The comments also come as President Trump has urged the Big 10, which has postponed its football season, to resume play. Trump earlier this week spoke to the conference’s commissioner about “immediately starting up” the season.
Sebastianelli said the unknowns around heart problems from the virus are part of the reason the conference decided to hold off on playing.
“We really just don’t know what to do with it right now, because it's still very early in the infection, so some of that has led to the Pac 12 and the Big Ten's decision to sort of put a hiatus on what’s happening because we really want to study this a little bit further and figure out what's going on with the student athlete,” he said.

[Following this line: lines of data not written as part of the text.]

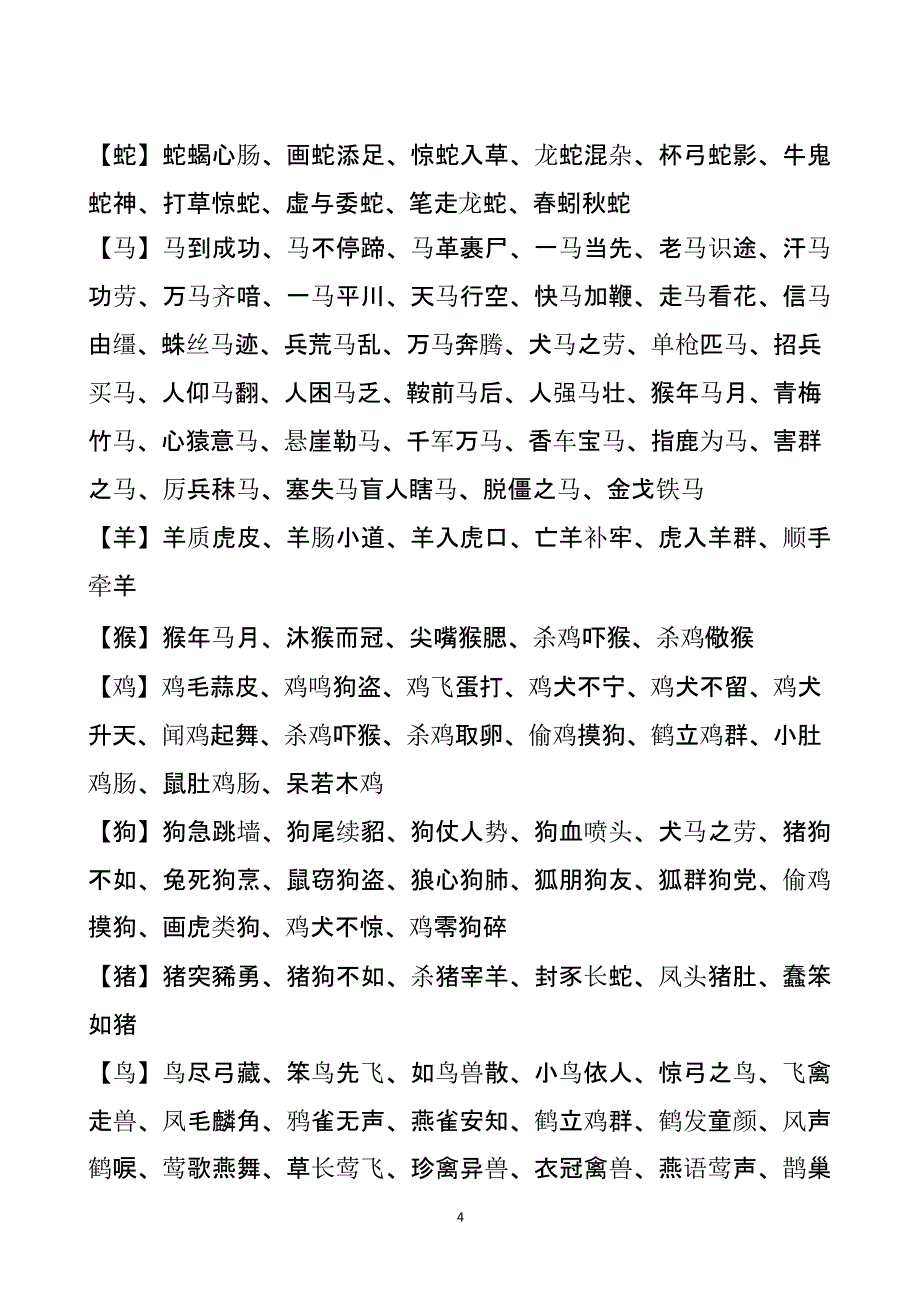 【蛇】蛇蝎心肠、画蛇添足、惊蛇入草、龙蛇混杂、杯弓蛇影、牛鬼蛇神、打草惊蛇、虚与委蛇、笔走龙蛇、春蚓秋蛇

【马】马到成功、马不停蹄、马革裹尸、一马当先、老马识途、汗马功劳、万马齐喑、一马平川、天马行空、快马加鞭、走马看花、信马由缰、蛛丝马迹、兵荒马乱、万马奔腾、犬马之劳、单枪匹马、招兵买马、人仰马翻、人困马乏、鞍前马后、人强马壮、猴年马月、青梅竹马、心猿意马、悬崖勒马、千军万马、香车宝马、指鹿为马、害群之马、厉兵秣马、塞失马盲人瞎马、脱僵之马、金戈铁马

【羊】羊质虎皮、羊肠小道、羊入虎口、亡羊补牢、虎入羊群、顺手牵羊

【猴】猴年马月、沐猴而冠、尖嘴猴腮、杀鸡吓猴、杀鸡儆猴

【鸡】鸡毛蒜皮、鸡鸣狗盗、鸡飞蛋打、鸡犬不宁、鸡犬不留、鸡犬升天、闻鸡起舞、杀鸡吓猴、杀鸡取卵、偷鸡摸狗、鹤立鸡群、小肚鸡肠、鼠肚鸡肠、呆若木鸡

【狗】狗急跳墙、狗尾续貂、狗仗人势、狗血喷头、犬马之劳、猪狗不如、兔死狗烹、鼠窃狗盗、狼心狗肺、狐朋狗友、狐群狗党、偷鸡摸狗、画虎类狗、鸡犬不惊、鸡零狗碎

【猪】猪突豨勇、猪狗不如、杀猪宰羊、封豕长蛇、凤头猪肚、蠢笨如猪

【鸟】鸟尽弓藏、笨鸟先飞、如鸟兽散、小鸟依人、惊弓之鸟、飞禽走兽、凤毛麟角、鸦雀无声、燕雀安知、鹤立鸡群、鹤发童颜、风声鹤唳、莺歌燕舞、草长莺飞、珍禽异兽、衣冠禽兽、燕语莺声、鹊巢

4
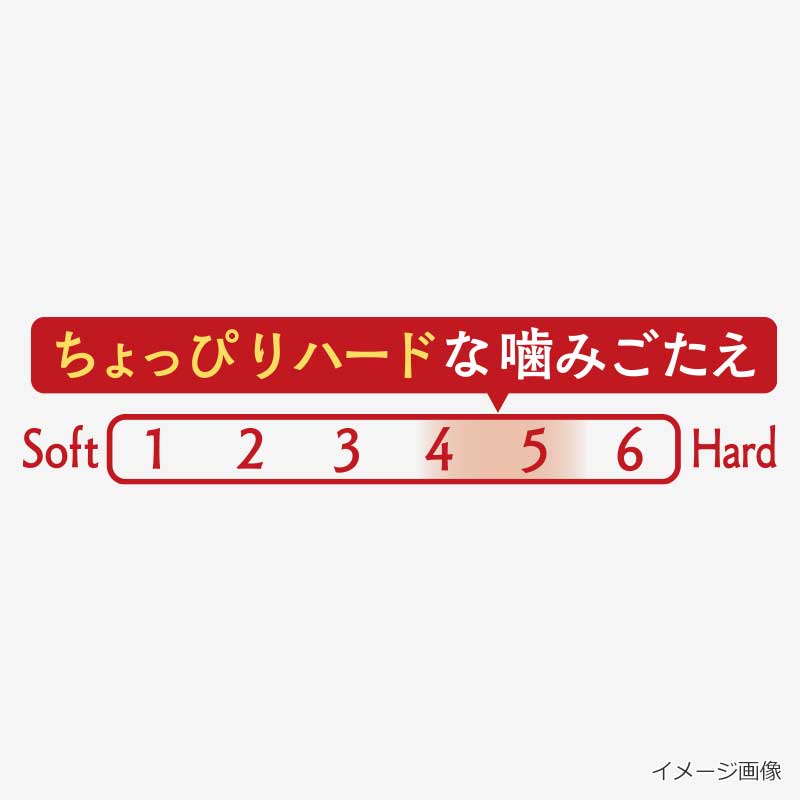 ちょっぴりハードな噛みごたえ

Soft 1 2 3 4 5 6 Hard

イメージ画像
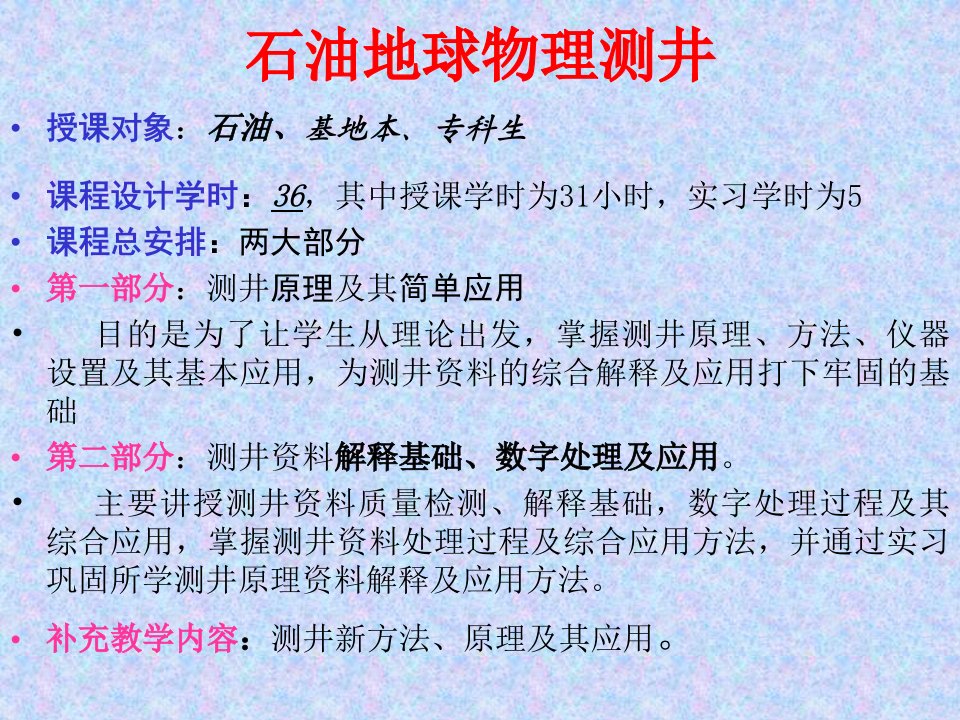 石油地球物理测井

• 授课对象：石油、基地本、专科生

• 课程设计学时：36，其中授课学时为31小时，实习学时为5
• 课程总安排：两大部分
• 第一部分：测井原理及其简单应用
• 目的是为了让学生从理论出发，掌握测井原理、方法、仪器设置及其基本应用，为测井资料的综合解释及应用打下牢固的基础
• 第二部分：测井资料解释基础、数字处理及应用。
• 主要讲授测井资料质量检测、解释基础，数字处理过程及其综合应用，掌握测井资料处理过程及综合应用方法，并通过实习巩固所学测井原理资料解释及应用方法。

• 补充教学内容：测井新方法、原理及其应用。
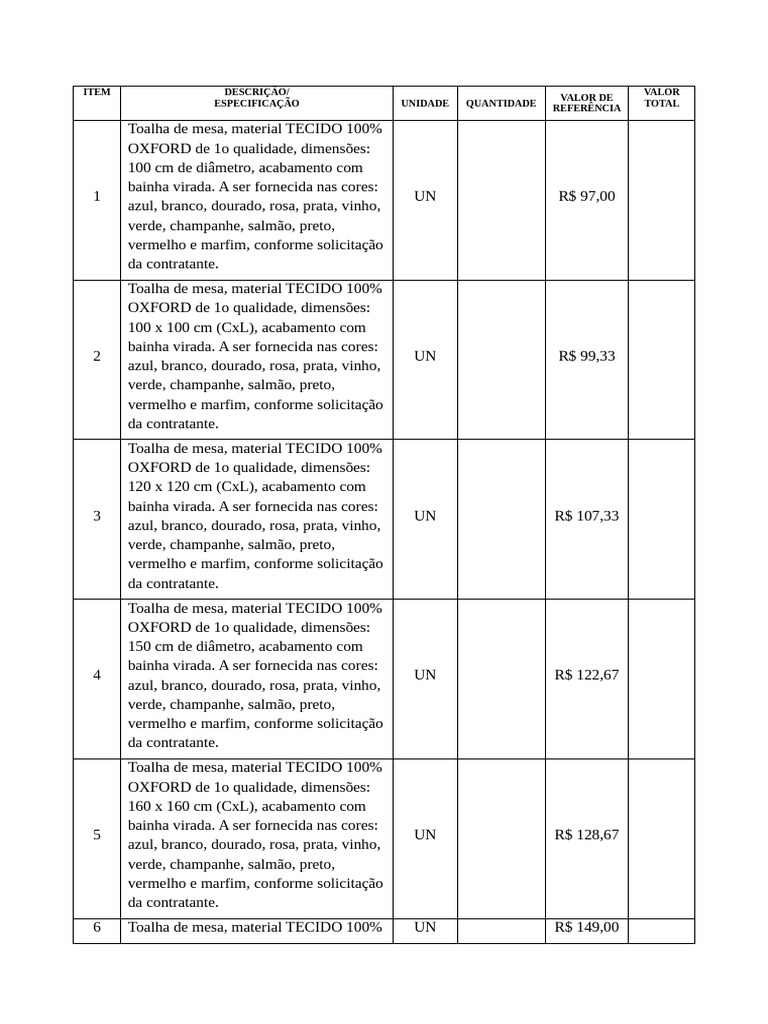 | ITEM | DESCRIÇÃO/ ESPECIFICAÇÃO | UNIDADE | QUANTIDADE | VALOR DE REFERÊNCIA | VALOR TOTAL |
|---|---|---|---|---|---|
| 1 | Toalha de mesa, material TECIDO 100% OXFORD de 1o qualidade, dimensões: 100 cm de diâmetro, acabamento com bainha virada. A ser fornecida nas cores: azul, branco, dourado, rosa, prata, vinho, verde, champanhe, salmão, preto, vermelho e marfim, conforme solicitação da contratante. | UN | | R$ 97,00 | |
| 2 | Toalha de mesa, material TECIDO 100% OXFORD de 1o qualidade, dimensões: 100 x 100 cm (CxL), acabamento com bainha virada. A ser fornecida nas cores: azul, branco, dourado, rosa, prata, vinho, verde, champanhe, salmão, preto, vermelho e marfim, conforme solicitação da contratante. | UN | | R$ 99,33 | |
| 3 | Toalha de mesa, material TECIDO 100% OXFORD de 1o qualidade, dimensões: 120 x 120 cm (CxL), acabamento com bainha virada. A ser fornecida nas cores: azul, branco, dourado, rosa, prata, vinho, verde, champanhe, salmão, preto, vermelho e marfim, conforme solicitação da contratante. | UN | | R$ 107,33 | |
| 4 | Toalha de mesa, material TECIDO 100% OXFORD de 1o qualidade, dimensões: 150 cm de diâmetro, acabamento com bainha virada. A ser fornecida nas cores: azul, branco, dourado, rosa, prata, vinho, verde, champanhe, salmão, preto, vermelho e marfim, conforme solicitação da contratante. | UN | | R$ 122,67 | |
| 5 | Toalha de mesa, material TECIDO 100% OXFORD de 1o qualidade, dimensões: 160 x 160 cm (CxL), acabamento com bainha virada. A ser fornecida nas cores: azul, branco, dourado, rosa, prata, vinho, verde, champanhe, salmão, preto, vermelho e marfim, conforme solicitação da contratante. | UN | | R$ 128,67 | |
| 6 | Toalha de mesa, material TECIDO 100% | UN | | R$ 149,00 | |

Illustrating the potential risks, a former Florida State basketball player, Michael Ojo, reportedly died in Serbia from a heart attack after recovering from the coronavirus earlier this month.
Sebastianelli said myocarditis can become serious and even cause fatal heart problems, but it is unknown whether it will in these cases.
“There are many cardiologists, some very high level, at the Mayo Clinic, who feel like this is probably a finding that is incidental, and may not warrant any further investigation, or any further sort of concern,” Sebastianelli said. “And they'll let somebody really compete again within [30 days or so]."
But he said some athletes across the Big Ten have still not fully recovered from the coronavirus.
“Some of the athletes that have been infected haven't really recovered to their full pulmonary function,” he said. “They just don't train as hard as they normally can. Their tolerance has decreased, and so whether that's heart-related or lung-related, we really don't know yet and it's just another variable in change in performance that has to be reevaluated over time.”
Speaking before the clarifying statement was issued, Michael Ackerman, a cardiologist at the Mayo Clinic, said that while it is known that COVID-19 can cause myocarditis, he is skeptical that the frequency would be as high as 30 percent.
"That's a big number and it's a number that doesn't fit with the science, so I'm skeptical, but we have to see the strength of the evidence," he said.
He said that in autopsies of people who died from COVID-19, less than 15 percent have had myocarditis, and that is in a group of people with infections so bad they were fatal.
It is possible the inflammation or other changes to the heart detected in the cardiac MRIs of the Big 10 athletes are temporary changes that could also happen with other viruses like the flu, but that would otherwise go undetected because people with the flu do not typically get cardiac MRIs, he said. Overall, more study and a closer look at the evidence is needed in this instance, he said.
This story was updated at 7:31 to reflect the revised remarks.